*Page excerpt:*
━━━━━━

I was raised in a small town in Vermont and I didn't even mention Vermont. Shame on me. And growing up, you know, we didn't always have what we wanted, but we did have what we needed, and the reason is because my parents really dedicated themselves to making sure that would happen. When I was little apparently they would you know my dad had come back from serving in East Asia and got married and had a couple of daughters and, you know, had a few jobs to be able to make ends meet. So he and my mom would pull out the big old popcorn bowl each month and throw the bills in so that they would figure out which one they could actually pay off that month. You know it was a little hard to make sure they could make ends meet. His third job was being a janitor at a local office complex and he saw a listing one day that said if you can type 35 words a minute, you can have a job at IBM. It was the early 70s and it was hard to get tech staff in Vermont, and so he decided he was going to figure out how to do that.

Stephanie Crowe:

Now, what I haven't told you is that my dad grew up in the backwoods of Maine and his family of five lived in a small cabin that at one point didn't have running water but had like a single light bulb from the ceiling and such, and they heated the place with a fireplace and they cut their own wood. And one day when his brother and he were chopping wood, my dad was holding the wood, his brother was chopping and he missed. So really all his life my father has been missing one and a half fingers. Now I'll remind you, this particular job he was ready to get was required typing, and that means he would have to do that without all 10 fingers. And I would say that one of the things he did was he figured it out. He taught himself. He realized that learning to type 35 words a minute was going to be a difference between what his family currently had and what they could have. So he figured out how to do it with his two middle fingers. Literally, to this day he still types with his two middle fingers. Going after that, and by golly he did it. He figured out how to type 35 words a minute. The thing about that experience that changed my understanding of learning is that this one learning experience changed our family's trajectory for the rest of our lives. So he got that job at IBM, he got a professional job. He then learned more things, became a network telecommunications analyst and eventually a project manager and a program manager. His daughters ended up both going to college and getting graduate degrees, so this really changed our fortunes forever, and for me that means that learning changes your capacity as an individual, and it's really why I believe so much that learning is where we should be putting our efforts.

Stephanie Crowe:

Motivation is a funny thing. A lot of people think that it's up to a manager or someone outside yourself to motivate you to do something, and I often I mean I mentioned I worked with a lot of different organizations and those teams often would say hey, we're the training team, our job is not motivation, our job is to create training materials and, quite frankly, I disagree. I do think that the learner needs to come motivated. Right when we think about why why are you pursuing training or why are maybe you're being forced to show up, I'm not sure, but truly motivation comes from inside a person and I think that we can embed learning experiences with motivation. That's what we do in our software. We create rewards and game-based things at leaderboards and stuff to make it fun, and then we reinforce challenges, whether you get them right or wrong with feedback, so that you can get motivated to do better next time.

Stephanie Crowe:

But I do think that when you consider what your motivation should be, create a positive future vision of what happens after that learning experience, set a goal and say what am I trying to accomplish? And then, what learning is it going to take for me to get from where I am to where I'm going? And that, to me, is whether you know if you focus on something that's difficult or traumatic. This is, I would say, also something that I learned from my father's experience. If you focus on what is the negative or the traumatic, you're going to stay there. But if you instead say, what can I learn from this in order to go forward, then you have the thing that you, the gift from that experience that you can take forward, and then you know, move forward with the learning. That's a great question.

━━━━━━

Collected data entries
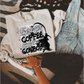 Here for the coffee & the cowboys tee or sweatshirt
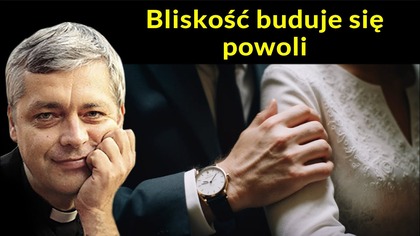 Bliskość buduje się powoli #pawlukiewicz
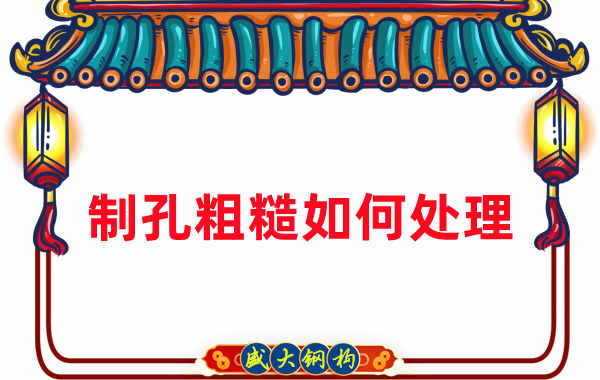 鋼結構廠家：鋼結構工程建造中構件制孔粗糙怎么辦
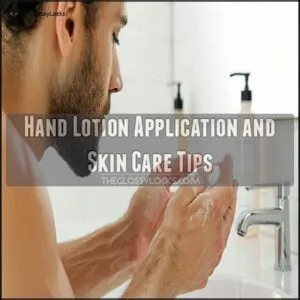 Hand Lotion Application and Skin Care Tips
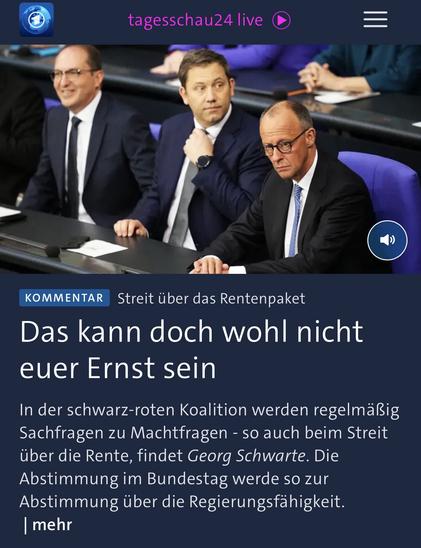 tagesschau24 live
KOMMENTAR
Streit über das Rentenpaket
Das kann doch wohl nicht euer Ernst sein
In der schwarz-roten Koalition werden regelmäßig Sachfragen zu Machtfragen - so auch beim Streit über die Rente, findet Georg Schwarte. Die Abstimmung im Bundestag werde so zur Abstimmung über die Regierungsfähigkeit.
mehr🖖
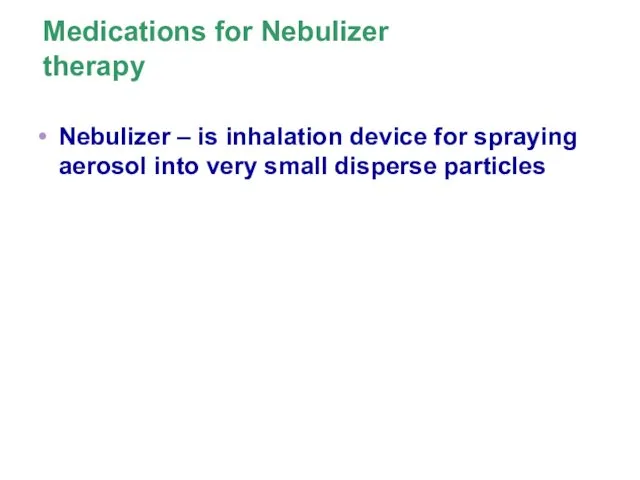 Medications for Nebulizer therapy Nebulizer – is inhalation device for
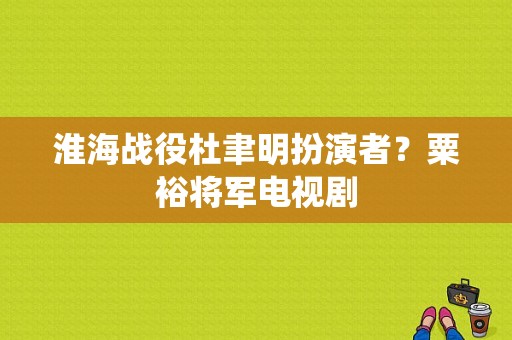 淮海战役杜聿明扮演者？粟裕将军电视剧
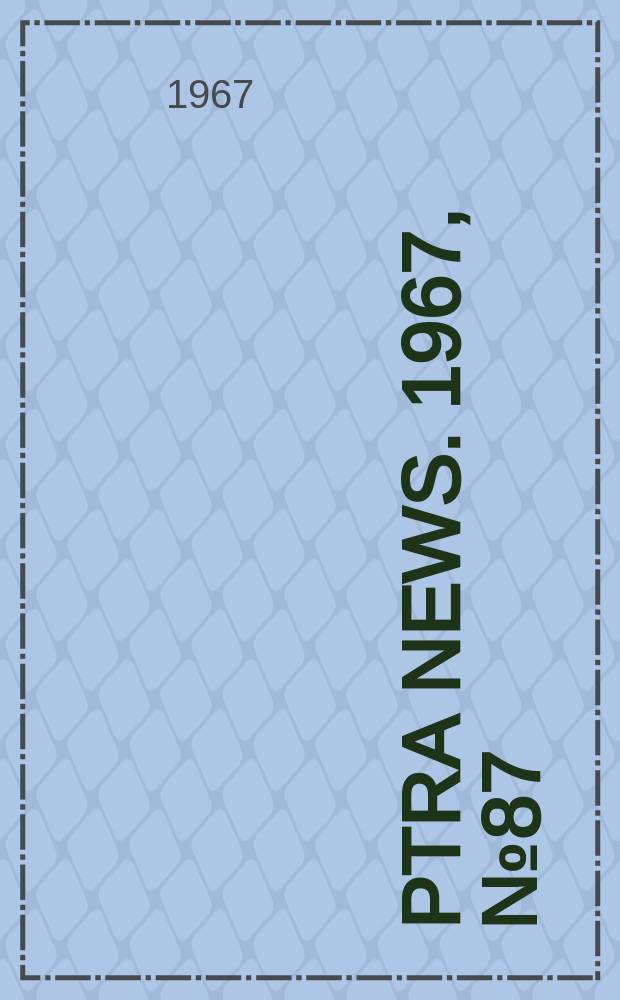 PTRA news. 1967, №87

━━━━━━

*Parts of the exercise:*
**A.** Reproduce the talk on learning and motivation word for word from "But I do think" to "a great question.".
**B.** Based on the talk on learning and motivation, state yes or no for each statement and quote the words from the talk that decide it: (i) The speaker's father grew up in the backwoods of Maine. (ii) The IBM listing asked for typing 50 words a minute. (iii) The speaker's father still types with his two middle fingers.
**C.** Write what comes next in the talk on learning and motivation, picking up after its last sentence.
The rows above are material apart from the talk on learning and motivation.

*Task-by-task outputs:*
**A.**
But I do think that when you consider what your motivation should be, create a positive future vision of what happens after that learning experience, set a goal and say what am I trying to accomplish? And then, what learning is it going to take for me to get from where I am to where I'm going? And that, to me, is whether you know if you focus on something that's difficult or traumatic. This is, I would say, also something that I learned from my father's experience. If you focus on what is the negative or the traumatic, you're going to stay there. But if you instead say, what can I learn from this in order to go forward, then you have the thing that you, the gift from that experience that you can take forward, and then you know, move forward with the learning. That's a great question.

**B.**
(i) Yes: "my dad grew up in the backwoods of Maine"
(ii) No: "if you can type 35 words a minute, you can have a job at IBM"
(iii) Yes: "Literally, to this day he still types with his two middle fingers."

**C.**
Stephanie Crowe:

So we discovered at one point we had a client challenge us many years ago. They said here's the thing we can't pull people off their jobs anymore. We've trained and trained and trained. We can't spend more time training, but we need them to perform better, and in this case it was preventing fraud and financial services. And I'll get to safety in a moment but so the most important critical top of mind issue they had was to make sure they were always preventing fraud and protecting consumers. And they said can you give me more performance with less time? And, believe it or not, we took that challenge and we said, ok, we'll try. So what we did is we actually focused right down into where learning really happens, which is during performance, right, when you challenge yourself, that is when learning happens.

Stephanie Crowe:

So what we do at Learnnet is actually we build habits by challenging usually on a daily basis for most of our clients it's for during the weekday and to be able to keep whatever those new skills, behaviors, processes or policies top of mind. You get a challenge on a daily basis, and so we combine brain science, which is that challenge based learning, with AI heuristics, so we use some artificial intelligence to be able to redirect which challenges you get, based on how fast you're learning, the different components you want to learn, and it becomes somewhat invisible to you. So that's really what Learnnet does. Is we provide habituation, or creating habits for skills, processes and policies that are the most important ones to keep top of mind? Sure, absolutely.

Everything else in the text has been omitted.